#### Records shown:
^^^^^^^^^^^^^^^^
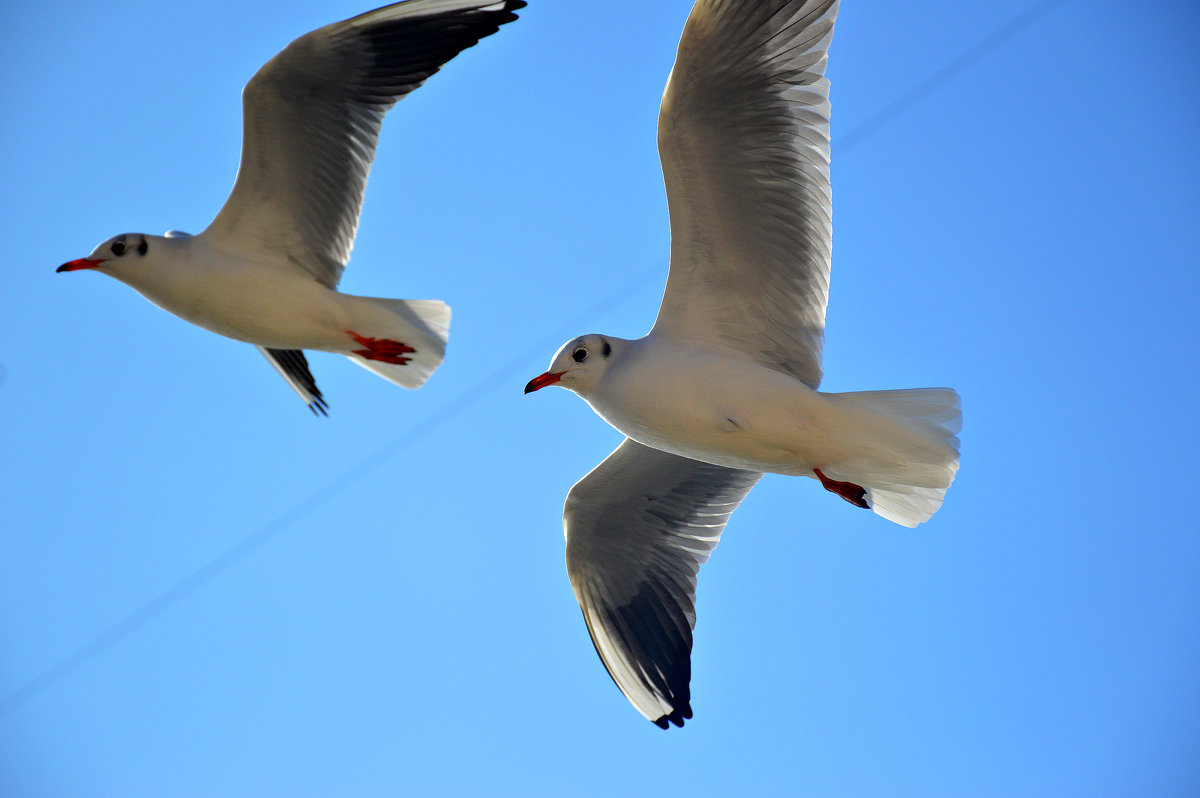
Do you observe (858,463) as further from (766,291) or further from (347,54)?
^^^^^^^^^^^^^^^^
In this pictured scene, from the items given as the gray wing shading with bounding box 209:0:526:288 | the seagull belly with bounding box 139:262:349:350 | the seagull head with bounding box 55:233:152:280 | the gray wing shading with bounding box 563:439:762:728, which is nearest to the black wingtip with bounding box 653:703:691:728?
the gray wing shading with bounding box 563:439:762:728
^^^^^^^^^^^^^^^^
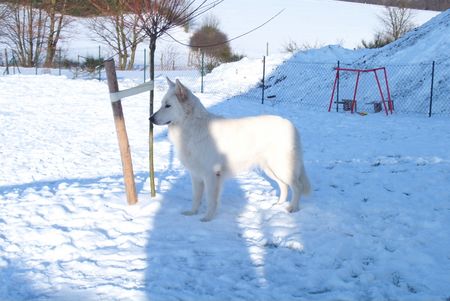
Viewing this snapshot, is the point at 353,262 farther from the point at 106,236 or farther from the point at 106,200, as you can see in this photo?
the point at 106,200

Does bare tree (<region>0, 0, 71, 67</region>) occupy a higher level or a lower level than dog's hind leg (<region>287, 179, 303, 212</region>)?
^^^^^^^^^^^^^^^^
#### Request:
Reproduce the lines above without changes, from the line that contains "Viewing this snapshot, is" through the line that contains "Does bare tree", both included, and nothing else.

#### Result of the exercise:
Viewing this snapshot, is the point at 353,262 farther from the point at 106,236 or farther from the point at 106,200, as you can see in this photo?
the point at 106,200

Does bare tree (<region>0, 0, 71, 67</region>) occupy a higher level or a lower level than dog's hind leg (<region>287, 179, 303, 212</region>)?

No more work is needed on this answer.